▶ **SELECTED EXTRACT**:
The only exception to this rule is when you declare the same user-agent many times, this rule is not applicable. In that situation, all applicable instructions are merged and followed.
Directives
Directives are a set of rules which you want user agents to follow.
Here are the list of directives which are currently supported by Google:
Disallow:
This directive must be used when you don’t want search engines to access pages or files.
For example, if you don’t want all search engines to access privacy page of your website, your robot.txt file will look like this:
User-Agent:*
Disallow: /privacy
Do remember, it is important to specify the path after directive or else bots will ignore it.
Allow:
This directive must be used when you want search engines to access pages or files.
For example: Consider you want search engines to access all the pages in the website.
Your robot.txt file will look like:
User-Agent:*
Allow: /
Note: Even in the allow directive, if we fail to specify the path, the bots will ignore it.
Sitemap:
This directive is used to specify the location of your sitemap to the search engines.

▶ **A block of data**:
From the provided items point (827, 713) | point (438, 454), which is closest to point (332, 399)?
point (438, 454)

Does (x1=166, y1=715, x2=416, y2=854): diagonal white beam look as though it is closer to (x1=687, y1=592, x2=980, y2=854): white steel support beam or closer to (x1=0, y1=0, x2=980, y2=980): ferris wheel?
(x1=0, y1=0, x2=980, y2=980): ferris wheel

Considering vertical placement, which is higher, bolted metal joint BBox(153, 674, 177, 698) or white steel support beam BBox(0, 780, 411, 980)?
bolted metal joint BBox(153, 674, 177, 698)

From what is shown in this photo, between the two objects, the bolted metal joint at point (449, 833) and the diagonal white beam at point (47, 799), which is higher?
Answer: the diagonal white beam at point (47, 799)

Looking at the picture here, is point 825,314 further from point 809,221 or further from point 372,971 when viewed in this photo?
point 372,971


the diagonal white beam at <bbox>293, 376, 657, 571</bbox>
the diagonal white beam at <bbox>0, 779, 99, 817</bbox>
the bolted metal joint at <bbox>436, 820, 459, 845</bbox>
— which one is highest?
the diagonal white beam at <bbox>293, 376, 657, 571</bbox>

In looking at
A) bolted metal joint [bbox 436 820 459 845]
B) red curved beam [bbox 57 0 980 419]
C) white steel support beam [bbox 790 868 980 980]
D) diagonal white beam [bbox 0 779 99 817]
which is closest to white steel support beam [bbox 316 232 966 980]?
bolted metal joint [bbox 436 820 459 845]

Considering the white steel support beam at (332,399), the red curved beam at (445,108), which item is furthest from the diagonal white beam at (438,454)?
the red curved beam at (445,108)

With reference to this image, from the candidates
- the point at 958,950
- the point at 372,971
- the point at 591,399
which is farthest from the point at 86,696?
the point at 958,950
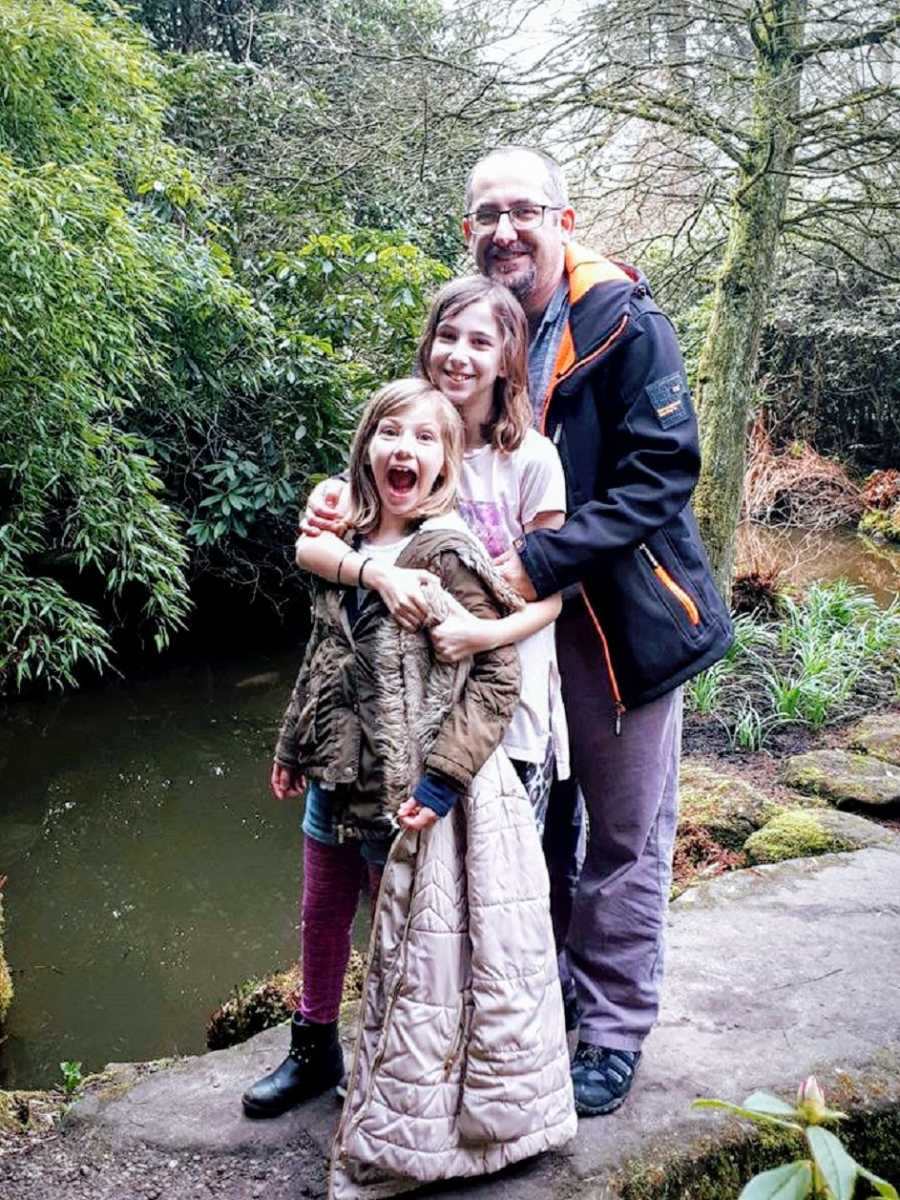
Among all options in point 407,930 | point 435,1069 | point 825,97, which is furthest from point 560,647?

▶ **EXERCISE DESCRIPTION**: Resume the robots.txt directives passage, picking up right after its final sentence about the Sitemap directive. The records are separate material from the robots.txt passage.

▶ **OUTPUT OF THE TASK**:
It’s slightly redundant for Google if you’ve already published a sitemap using your Google Search Console account. It does, however, let other search engines know where your sitemap has been added, making it an excellent practice.
Here’s an example using sitemap directive:
Sitemap: www.xyz.com/sitemap.xml
User Agent: *
Allow: /
It’s important to note, you don’t have to repeat the sitemap directive several times for every user-agent, The sitemap directive is applicable to all the directives in the file. So it’s always recommended to add the sitemap directive at the beginning or at the end.
Here’s an example with multiple directives:
Sitemap: www.mydomain.com/sitemap.xml
User Agent: Googlebot
Disallow: /career
User Agent: Bingbot
Disallow: /blog/
How can I find if my website contains a robot.txt file?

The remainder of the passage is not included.